Ne consegue che la condotta processuale del curatore costituito in sede di opposizione allo stato passivo a fronte di un credito che il giudice delegato sulla base delle sue verifiche officiose ha escluso, non può determinare, ove inerte sulla esistenza ed entità del credito, l’operatività del principio di non contestazione, dovendo il Tribunale fallimentare procedere all’esame degli elementi di prova in concreto posti a sostegno del credito azionato, secondo il regime probatorio applicabile alla peculiarità della posizione del curatore, quale terzo, nel processo.

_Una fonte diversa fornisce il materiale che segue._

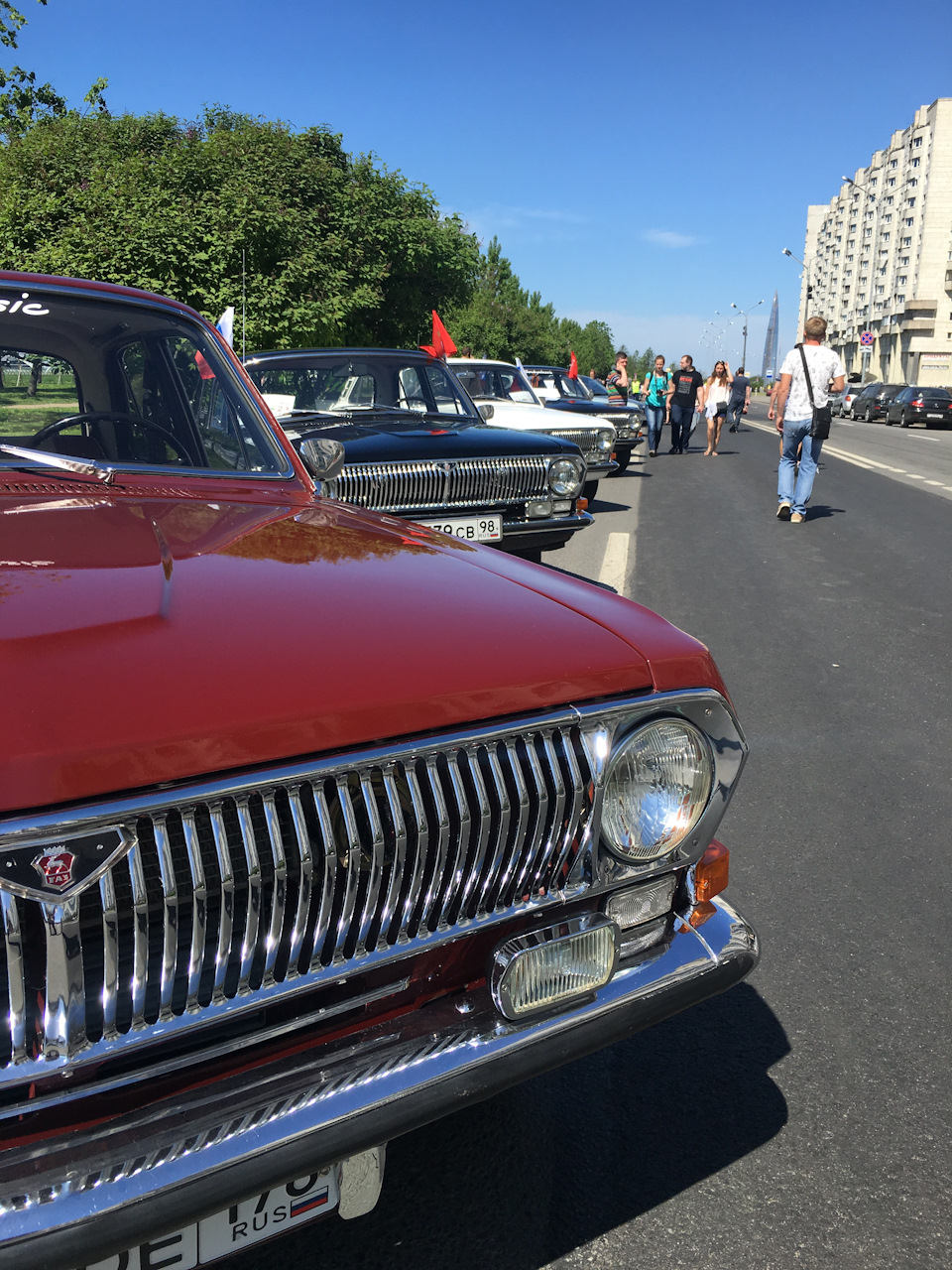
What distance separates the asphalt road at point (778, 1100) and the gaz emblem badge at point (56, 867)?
1080 mm

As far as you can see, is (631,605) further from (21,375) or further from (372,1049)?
(21,375)

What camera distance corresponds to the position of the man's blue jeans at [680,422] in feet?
67.6

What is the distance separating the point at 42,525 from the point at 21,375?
3.40 ft

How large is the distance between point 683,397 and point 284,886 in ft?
64.7

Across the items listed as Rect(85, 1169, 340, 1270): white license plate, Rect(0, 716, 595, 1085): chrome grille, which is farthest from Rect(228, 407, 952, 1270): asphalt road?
Rect(0, 716, 595, 1085): chrome grille

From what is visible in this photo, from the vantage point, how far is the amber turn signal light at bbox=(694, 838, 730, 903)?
6.86 ft

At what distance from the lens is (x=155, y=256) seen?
18016 millimetres

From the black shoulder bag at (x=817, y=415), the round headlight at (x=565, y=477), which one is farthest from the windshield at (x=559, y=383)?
the round headlight at (x=565, y=477)

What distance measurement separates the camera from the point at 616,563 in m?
9.02

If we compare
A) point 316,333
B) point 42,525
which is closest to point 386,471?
point 42,525

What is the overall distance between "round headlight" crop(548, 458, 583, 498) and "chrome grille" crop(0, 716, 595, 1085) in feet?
19.2

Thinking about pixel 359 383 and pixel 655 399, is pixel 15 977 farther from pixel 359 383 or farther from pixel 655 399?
pixel 655 399

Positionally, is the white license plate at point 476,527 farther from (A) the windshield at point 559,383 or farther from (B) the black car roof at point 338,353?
(A) the windshield at point 559,383

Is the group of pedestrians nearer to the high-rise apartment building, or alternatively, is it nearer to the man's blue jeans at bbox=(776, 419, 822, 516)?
the man's blue jeans at bbox=(776, 419, 822, 516)
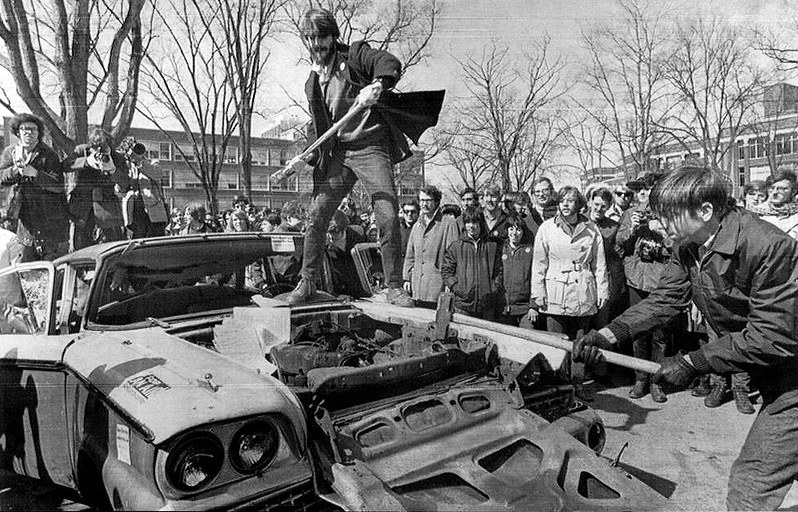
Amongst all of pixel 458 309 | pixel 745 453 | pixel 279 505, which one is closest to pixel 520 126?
pixel 458 309

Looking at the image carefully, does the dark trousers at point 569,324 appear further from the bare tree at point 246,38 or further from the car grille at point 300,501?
the car grille at point 300,501

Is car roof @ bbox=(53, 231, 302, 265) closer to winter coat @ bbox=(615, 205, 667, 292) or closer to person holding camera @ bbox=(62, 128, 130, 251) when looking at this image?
person holding camera @ bbox=(62, 128, 130, 251)

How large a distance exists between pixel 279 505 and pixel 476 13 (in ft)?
8.22

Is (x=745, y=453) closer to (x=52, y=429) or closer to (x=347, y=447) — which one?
(x=347, y=447)

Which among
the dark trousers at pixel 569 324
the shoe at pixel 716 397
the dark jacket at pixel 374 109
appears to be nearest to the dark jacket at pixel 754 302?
the dark jacket at pixel 374 109

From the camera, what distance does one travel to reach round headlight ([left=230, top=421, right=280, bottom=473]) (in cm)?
187

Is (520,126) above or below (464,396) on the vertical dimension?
above

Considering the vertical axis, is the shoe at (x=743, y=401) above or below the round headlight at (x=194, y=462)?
below

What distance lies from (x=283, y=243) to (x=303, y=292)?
0.34 meters

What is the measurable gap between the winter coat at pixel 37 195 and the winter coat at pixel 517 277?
3502 mm

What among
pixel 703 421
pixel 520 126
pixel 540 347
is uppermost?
pixel 520 126

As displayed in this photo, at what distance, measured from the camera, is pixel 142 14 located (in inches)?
141

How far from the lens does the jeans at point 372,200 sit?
3.74 meters

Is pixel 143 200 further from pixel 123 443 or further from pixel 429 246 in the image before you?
pixel 123 443
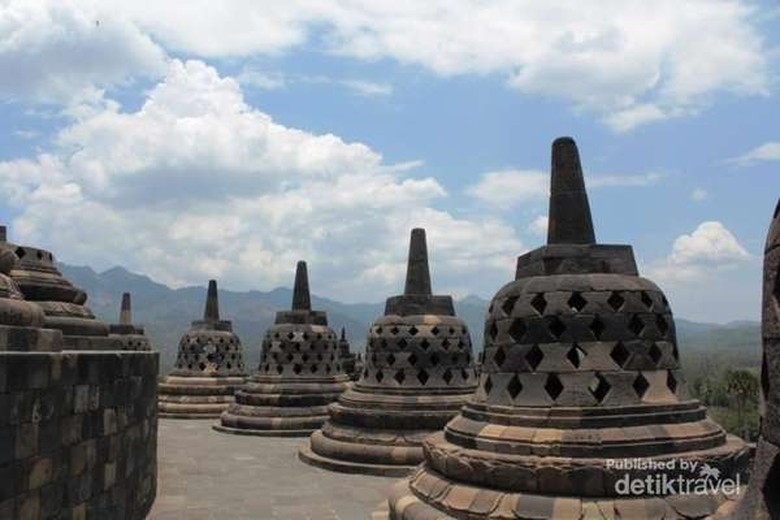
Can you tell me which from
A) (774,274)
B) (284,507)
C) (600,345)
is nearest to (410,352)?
(284,507)

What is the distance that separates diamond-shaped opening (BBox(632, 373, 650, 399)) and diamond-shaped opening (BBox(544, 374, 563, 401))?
670 millimetres

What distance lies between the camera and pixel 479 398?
733cm

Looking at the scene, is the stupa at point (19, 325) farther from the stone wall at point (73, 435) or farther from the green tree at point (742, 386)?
the green tree at point (742, 386)

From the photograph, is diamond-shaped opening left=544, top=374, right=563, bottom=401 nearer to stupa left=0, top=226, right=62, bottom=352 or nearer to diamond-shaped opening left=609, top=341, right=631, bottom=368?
diamond-shaped opening left=609, top=341, right=631, bottom=368

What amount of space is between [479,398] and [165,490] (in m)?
5.48

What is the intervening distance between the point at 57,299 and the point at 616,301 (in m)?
7.20

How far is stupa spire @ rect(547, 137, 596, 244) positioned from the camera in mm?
7277

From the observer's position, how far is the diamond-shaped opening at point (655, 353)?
6703mm

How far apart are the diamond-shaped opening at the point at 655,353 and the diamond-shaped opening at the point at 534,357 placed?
100cm

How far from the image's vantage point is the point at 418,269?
44.1 feet

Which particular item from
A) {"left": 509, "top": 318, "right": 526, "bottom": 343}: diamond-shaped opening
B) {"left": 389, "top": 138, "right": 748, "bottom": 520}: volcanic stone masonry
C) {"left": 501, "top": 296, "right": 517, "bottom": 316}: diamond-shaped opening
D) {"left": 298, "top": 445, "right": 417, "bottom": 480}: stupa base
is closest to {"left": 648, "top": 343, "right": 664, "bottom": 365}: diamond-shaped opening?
{"left": 389, "top": 138, "right": 748, "bottom": 520}: volcanic stone masonry

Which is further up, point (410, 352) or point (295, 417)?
point (410, 352)

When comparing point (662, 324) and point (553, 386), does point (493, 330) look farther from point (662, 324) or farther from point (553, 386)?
point (662, 324)

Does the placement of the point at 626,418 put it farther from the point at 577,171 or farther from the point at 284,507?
the point at 284,507
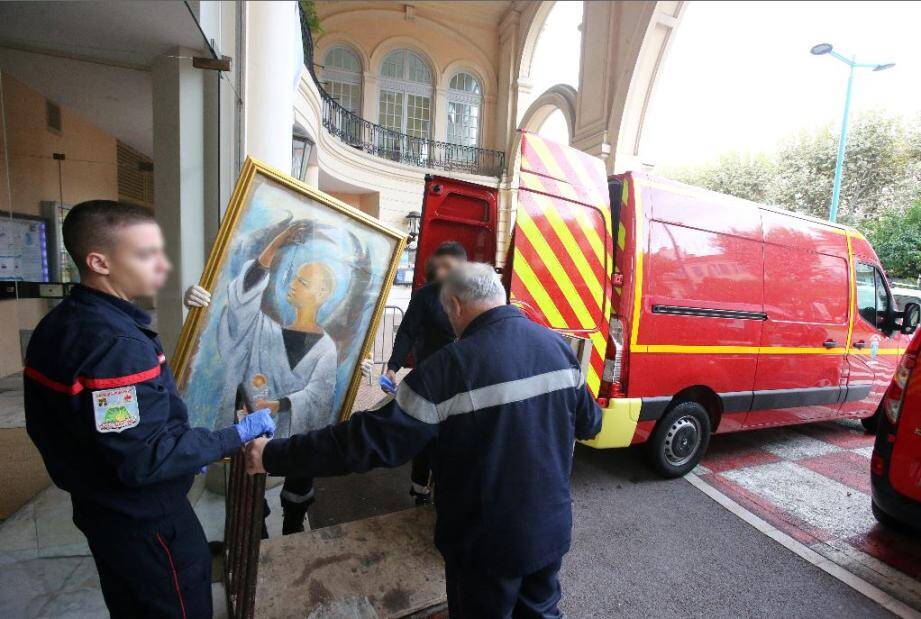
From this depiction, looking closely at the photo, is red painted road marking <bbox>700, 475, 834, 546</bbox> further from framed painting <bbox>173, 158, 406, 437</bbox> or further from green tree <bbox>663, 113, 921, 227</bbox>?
green tree <bbox>663, 113, 921, 227</bbox>

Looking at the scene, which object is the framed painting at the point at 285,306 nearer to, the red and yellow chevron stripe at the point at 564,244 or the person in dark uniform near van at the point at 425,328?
the person in dark uniform near van at the point at 425,328

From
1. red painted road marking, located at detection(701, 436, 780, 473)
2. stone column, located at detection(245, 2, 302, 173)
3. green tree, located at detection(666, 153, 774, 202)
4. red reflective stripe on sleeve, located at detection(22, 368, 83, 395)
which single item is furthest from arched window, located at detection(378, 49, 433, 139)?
red reflective stripe on sleeve, located at detection(22, 368, 83, 395)

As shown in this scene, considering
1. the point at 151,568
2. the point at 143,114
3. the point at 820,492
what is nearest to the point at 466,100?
the point at 143,114

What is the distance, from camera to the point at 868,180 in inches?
296

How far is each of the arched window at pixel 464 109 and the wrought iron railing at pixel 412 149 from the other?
73 centimetres

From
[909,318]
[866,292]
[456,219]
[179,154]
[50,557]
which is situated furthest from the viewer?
[909,318]

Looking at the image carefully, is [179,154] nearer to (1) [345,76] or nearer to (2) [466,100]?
(1) [345,76]

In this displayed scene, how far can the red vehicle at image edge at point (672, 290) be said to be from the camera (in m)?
3.32

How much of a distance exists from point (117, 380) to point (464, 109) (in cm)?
1714

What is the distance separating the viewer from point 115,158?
3.49 metres

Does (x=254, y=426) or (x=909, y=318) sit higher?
(x=909, y=318)

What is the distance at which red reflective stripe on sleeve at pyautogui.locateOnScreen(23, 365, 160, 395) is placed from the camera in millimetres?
1168

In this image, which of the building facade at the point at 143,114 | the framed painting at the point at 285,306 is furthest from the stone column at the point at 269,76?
the framed painting at the point at 285,306

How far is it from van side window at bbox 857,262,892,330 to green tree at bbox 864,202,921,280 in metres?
1.38
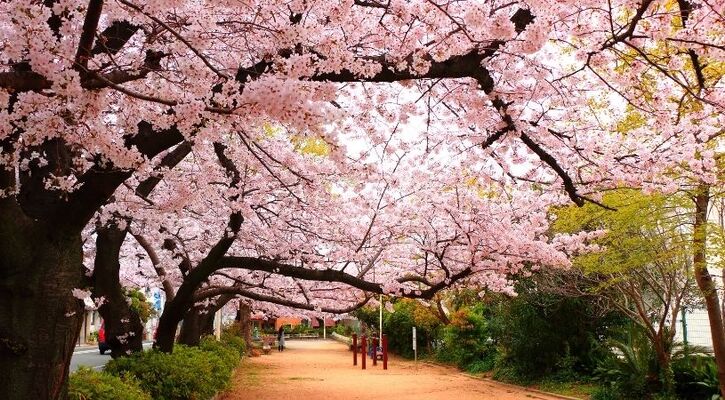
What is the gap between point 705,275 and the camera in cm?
959

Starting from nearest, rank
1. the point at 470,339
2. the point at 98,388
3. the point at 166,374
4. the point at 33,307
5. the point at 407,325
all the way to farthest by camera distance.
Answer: the point at 33,307, the point at 98,388, the point at 166,374, the point at 470,339, the point at 407,325

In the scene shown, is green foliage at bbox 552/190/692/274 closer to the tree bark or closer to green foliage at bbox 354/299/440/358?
the tree bark

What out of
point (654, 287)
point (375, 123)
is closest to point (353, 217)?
point (375, 123)

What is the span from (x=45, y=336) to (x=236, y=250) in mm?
7571

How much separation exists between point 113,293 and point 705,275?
28.4ft

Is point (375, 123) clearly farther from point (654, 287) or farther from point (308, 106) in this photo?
point (654, 287)

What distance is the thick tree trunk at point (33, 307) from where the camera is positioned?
4578mm

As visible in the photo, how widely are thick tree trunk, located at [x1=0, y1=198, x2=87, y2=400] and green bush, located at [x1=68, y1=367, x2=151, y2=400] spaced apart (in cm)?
94

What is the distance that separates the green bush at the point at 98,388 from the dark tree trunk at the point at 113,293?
5.66 ft

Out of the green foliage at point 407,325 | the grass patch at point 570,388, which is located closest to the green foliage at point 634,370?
the grass patch at point 570,388

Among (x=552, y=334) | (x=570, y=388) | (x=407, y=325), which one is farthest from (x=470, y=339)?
(x=407, y=325)

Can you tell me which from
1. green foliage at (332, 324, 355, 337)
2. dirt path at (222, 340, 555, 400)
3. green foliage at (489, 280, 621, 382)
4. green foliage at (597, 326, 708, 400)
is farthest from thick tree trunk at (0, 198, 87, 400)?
green foliage at (332, 324, 355, 337)

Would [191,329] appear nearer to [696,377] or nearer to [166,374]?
[166,374]

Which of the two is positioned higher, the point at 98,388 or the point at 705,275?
the point at 705,275
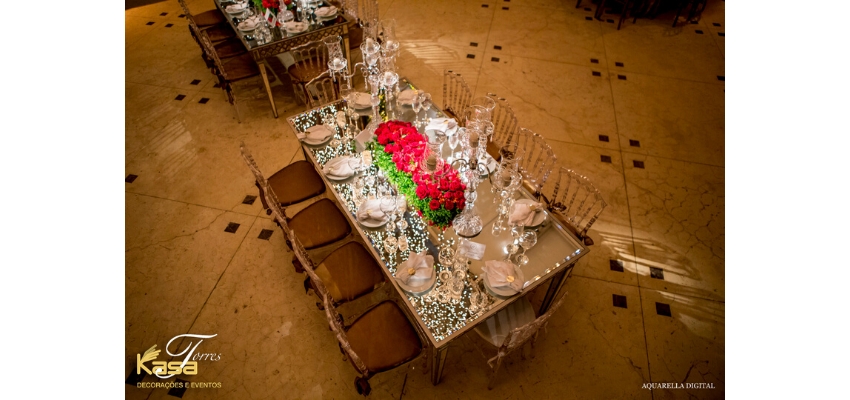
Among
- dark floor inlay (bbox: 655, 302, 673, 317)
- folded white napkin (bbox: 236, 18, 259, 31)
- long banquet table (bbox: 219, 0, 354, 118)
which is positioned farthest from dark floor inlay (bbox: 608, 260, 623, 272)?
folded white napkin (bbox: 236, 18, 259, 31)

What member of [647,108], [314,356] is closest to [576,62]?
[647,108]

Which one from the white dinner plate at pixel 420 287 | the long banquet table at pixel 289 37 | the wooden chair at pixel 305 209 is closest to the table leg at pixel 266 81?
the long banquet table at pixel 289 37

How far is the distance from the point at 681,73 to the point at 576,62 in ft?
4.54

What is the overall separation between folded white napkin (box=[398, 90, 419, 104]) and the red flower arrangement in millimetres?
430

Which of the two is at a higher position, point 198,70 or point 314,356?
point 198,70

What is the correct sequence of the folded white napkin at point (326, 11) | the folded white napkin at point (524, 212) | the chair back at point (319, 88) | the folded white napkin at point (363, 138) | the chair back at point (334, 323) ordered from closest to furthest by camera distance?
1. the chair back at point (334, 323)
2. the folded white napkin at point (524, 212)
3. the folded white napkin at point (363, 138)
4. the chair back at point (319, 88)
5. the folded white napkin at point (326, 11)

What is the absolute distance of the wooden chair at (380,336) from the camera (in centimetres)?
255

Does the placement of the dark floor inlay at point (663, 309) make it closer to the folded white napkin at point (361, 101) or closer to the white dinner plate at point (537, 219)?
the white dinner plate at point (537, 219)

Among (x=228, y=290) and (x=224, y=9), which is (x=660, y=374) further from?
(x=224, y=9)

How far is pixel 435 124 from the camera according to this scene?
3320mm

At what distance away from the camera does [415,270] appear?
2469 millimetres

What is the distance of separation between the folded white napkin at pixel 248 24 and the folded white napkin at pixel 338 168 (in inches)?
90.0

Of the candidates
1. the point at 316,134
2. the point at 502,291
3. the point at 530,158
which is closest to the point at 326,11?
the point at 316,134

Il secondo motivo è inammissibile perchè tende a sostituire all’accertamento probatorio svolto dal Tribunale una propria alternativa valutazione dell’efficacia probatoria delle buste paga prodotte, ancorchè prive del timbro e firma del datore di lavoro sulle stesse mentre, come si è rilevato nell’esaminare la censura precedente, la mancanza dei predetti supporti probatori, non è superabile attraverso l’applicazione del principio di non contestazione. Al riguardo non sono persuasive le osservazioni contenute nella memoria in relazione alla certa provenienza dal datore di lavoro delle buste paga, dal momento che, anche alla luce del più recente orientamento di questa Corte (Cass. n. 13006 del 2019, in precedenza n. 17413 del 2015; 10123 del 2017, tra le altre) è necessario che le buste paga siano corredate almeno di uno dei requisiti sopra indicati (timbro o firma del datore di lavoro L. n. 4 del 1953, ex art. 1, comma 2). Infine sulla mancanza dei predetti elementi comprovanti la certa provenienza delle buste paga stesse, vi è stato un accertamento di fatto non sindacabile in sede di giudizio di legittimità, peraltro in mancanza della puntuale produzione della medesima documentazione o della indicazione delle modalità di reperimento della stessa nel fascicolo di parte. La seconda censura è, pertanto, inammissibile.

Al rigetto del ricorso non consegue alcuna statuizione sulle spese processuali in mancanza di difese della parte intimate.

P.Q.M.

Rigetta il ricorso.

Sussistono i presupposti processuali per il versamento, se dovuto, dell’importo di cui al D.P.R. n. 115 del 2002, art. 13, comma 1 quater, ove dovuto.

Così deciso in Roma, nella Camera di consiglio, il 13 settembre 2019.